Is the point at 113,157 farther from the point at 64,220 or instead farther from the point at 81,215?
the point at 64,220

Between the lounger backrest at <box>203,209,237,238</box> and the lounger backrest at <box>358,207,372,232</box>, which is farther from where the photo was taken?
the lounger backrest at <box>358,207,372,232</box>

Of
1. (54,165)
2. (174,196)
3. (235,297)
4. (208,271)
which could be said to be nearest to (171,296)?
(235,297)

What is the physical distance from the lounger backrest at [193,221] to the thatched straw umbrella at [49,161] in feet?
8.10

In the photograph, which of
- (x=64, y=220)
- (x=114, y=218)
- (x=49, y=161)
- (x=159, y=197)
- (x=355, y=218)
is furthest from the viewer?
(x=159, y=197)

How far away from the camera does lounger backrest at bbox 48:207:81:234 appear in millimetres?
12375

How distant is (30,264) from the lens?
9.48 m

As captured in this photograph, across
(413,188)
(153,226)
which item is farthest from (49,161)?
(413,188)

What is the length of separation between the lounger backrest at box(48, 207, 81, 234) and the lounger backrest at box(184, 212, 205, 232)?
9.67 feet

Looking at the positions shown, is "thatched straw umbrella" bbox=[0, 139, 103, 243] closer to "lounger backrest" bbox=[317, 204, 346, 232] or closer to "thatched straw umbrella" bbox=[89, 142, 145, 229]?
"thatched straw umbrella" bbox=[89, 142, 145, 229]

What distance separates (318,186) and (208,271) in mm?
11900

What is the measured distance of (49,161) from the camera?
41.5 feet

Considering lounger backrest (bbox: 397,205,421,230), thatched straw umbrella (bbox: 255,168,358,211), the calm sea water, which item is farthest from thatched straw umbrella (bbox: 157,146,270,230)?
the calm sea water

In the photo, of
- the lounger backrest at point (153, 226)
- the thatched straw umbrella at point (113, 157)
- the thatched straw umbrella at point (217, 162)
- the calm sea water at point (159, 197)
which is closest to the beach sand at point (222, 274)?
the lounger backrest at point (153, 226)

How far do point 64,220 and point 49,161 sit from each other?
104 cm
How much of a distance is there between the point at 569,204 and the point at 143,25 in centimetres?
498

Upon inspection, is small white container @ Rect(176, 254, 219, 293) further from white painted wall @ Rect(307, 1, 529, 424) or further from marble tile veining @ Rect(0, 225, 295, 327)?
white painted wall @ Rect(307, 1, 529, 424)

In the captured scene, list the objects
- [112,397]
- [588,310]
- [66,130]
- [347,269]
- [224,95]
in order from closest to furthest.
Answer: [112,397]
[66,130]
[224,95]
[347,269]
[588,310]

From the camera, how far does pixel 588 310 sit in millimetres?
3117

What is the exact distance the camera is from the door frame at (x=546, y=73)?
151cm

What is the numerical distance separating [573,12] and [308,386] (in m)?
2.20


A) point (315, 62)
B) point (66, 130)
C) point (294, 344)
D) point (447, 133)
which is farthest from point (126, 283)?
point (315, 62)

· · · · · · ·

Reproduce verbatim the lines from the one containing "What is the numerical" through the last line, inclusive.

RESPONSE TO THIS TASK>
What is the numerical distance separating [573,12] and [308,386] (in m)?
2.20


A) point (315, 62)
B) point (66, 130)
C) point (294, 344)
D) point (447, 133)
which is farthest from point (126, 283)?
point (315, 62)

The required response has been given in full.